Commentators have speculated that this development may spur a wave of toxic tort litigation. Formaldehyde is used in a wide variety of products, including building materials, adhesives, fabrics and beauty products. The ubiquity of formaldehyde has put it on the list of torts that are mentioned as potentially “the next asbestos.”
There is some recent precedent for tort liability based on formaldehyde. In April 2012, thousands of Gulf Coast residents displaced by Hurricane Katrina won a $14.8 million settlement against companies that manufactured and installed FEMA-distributed travel trailers containing toxic levels of formaldehyde.
As defendants and potential defendants of formaldehyde-based claims are considering their defenses and strategies to reduce or avoid claims, they should be aware that insurers are also considering their own defenses against claims for coverage of these claims by policyholders. One insurer defense against these claims, the pollution exclusion, has already been litigated in Florida courts.

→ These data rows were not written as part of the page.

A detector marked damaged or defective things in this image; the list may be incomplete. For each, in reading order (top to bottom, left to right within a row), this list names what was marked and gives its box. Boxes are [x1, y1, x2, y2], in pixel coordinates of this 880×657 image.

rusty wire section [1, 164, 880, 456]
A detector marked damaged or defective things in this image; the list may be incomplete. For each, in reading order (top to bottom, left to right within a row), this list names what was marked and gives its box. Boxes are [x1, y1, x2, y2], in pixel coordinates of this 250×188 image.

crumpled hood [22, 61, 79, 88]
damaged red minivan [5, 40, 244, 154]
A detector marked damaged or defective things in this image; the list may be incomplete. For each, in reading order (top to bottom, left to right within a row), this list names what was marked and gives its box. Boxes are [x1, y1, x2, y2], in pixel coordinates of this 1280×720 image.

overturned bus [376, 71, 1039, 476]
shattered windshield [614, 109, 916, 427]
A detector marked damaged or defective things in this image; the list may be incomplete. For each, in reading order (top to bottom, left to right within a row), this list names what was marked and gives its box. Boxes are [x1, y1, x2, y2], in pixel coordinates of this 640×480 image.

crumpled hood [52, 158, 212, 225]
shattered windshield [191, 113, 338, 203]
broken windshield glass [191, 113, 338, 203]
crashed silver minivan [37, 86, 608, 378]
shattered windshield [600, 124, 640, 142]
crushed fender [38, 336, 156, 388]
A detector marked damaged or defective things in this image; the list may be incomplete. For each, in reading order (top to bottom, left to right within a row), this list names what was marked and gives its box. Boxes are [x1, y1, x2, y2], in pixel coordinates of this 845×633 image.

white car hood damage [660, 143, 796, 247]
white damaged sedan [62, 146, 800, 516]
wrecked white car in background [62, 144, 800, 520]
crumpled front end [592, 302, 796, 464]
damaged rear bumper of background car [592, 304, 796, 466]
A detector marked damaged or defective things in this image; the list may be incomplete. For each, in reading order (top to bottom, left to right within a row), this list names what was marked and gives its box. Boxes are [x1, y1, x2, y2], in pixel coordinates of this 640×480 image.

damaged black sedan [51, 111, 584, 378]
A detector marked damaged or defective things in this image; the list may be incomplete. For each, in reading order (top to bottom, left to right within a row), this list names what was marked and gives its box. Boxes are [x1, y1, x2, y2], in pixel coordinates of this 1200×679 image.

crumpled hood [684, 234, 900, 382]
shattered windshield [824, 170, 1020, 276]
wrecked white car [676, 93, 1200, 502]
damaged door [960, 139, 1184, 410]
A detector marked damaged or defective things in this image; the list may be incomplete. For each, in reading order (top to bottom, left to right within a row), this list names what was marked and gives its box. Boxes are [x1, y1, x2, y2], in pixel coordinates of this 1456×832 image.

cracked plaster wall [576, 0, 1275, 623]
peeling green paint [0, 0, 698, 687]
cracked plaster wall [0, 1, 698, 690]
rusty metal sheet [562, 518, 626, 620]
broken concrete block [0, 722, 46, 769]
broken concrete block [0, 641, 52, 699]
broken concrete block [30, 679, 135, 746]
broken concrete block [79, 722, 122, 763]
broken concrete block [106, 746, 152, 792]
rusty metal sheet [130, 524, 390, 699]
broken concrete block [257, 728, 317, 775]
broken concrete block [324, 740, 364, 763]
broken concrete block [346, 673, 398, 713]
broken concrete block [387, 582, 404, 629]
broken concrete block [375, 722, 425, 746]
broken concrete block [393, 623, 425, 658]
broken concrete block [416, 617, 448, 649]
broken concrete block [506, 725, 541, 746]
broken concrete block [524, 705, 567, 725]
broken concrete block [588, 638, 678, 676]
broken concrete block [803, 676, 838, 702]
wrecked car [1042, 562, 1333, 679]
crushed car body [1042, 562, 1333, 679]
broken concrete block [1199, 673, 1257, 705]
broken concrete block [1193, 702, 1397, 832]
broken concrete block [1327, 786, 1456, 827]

In In re FEMA Trailer Formaldehyde Products Liability Litigation, MDL NO. 07-1873 (Jan. 25, 2011), the court applied a total pollution exclusion in a commercial general liability policy to deny coverage to a company that provided trailers for use as temporary FEMA housing for damages related to the escape of formaldehyde-related fumes.
The wording of pollution exclusions vary, as does their interpretation under various state laws. Moreover, specialty policies are available to cover the “gap” in coverage created by this exclusion. Policyholders at risk for formaldehyde-based suits should evaluate closely their current coverage position with respect to these claims and what options may be available to them that would better spread their risk.
Insurers, however, are unlikely to invoke only pollution exclusions to avoid payment of these claims. In fact, insurers may rely on the same studies that defendants and potential defendants of formaldehyde suits use to refute causation to argue that “injury,” which triggers some insurance policies, only occurred at some point other than the policy period. Fights over appropriate trigger are familiar to those who have litigated coverage for other long-tail claims, but changing or different science could re-open those issues.
To minimize the ultimate financial impact of formaldehyde claims, policyholders must bear coverage issues in mind as they formulate their defense and carefully consider their arguments with respect to causation and injury.
This is not an exhaustive list of the likely coverage issues that will arise if formaldehyde becomes a significant mass tort, but these illustrations do make clear that a company with risks in this area would be well-advised to consider the insurance aspect of the issue sooner rather than later.